Your task
Please retype the data below line for line, keeping every word, number, and punctuation mark unchanged.

Supplied information
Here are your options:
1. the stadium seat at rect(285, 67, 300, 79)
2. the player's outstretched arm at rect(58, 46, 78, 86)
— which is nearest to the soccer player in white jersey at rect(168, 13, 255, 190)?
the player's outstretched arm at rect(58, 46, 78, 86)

Full answer
Here are your options:
1. the stadium seat at rect(285, 67, 300, 79)
2. the player's outstretched arm at rect(58, 46, 78, 86)
— which is nearest to the soccer player in white jersey at rect(168, 13, 255, 190)?
the player's outstretched arm at rect(58, 46, 78, 86)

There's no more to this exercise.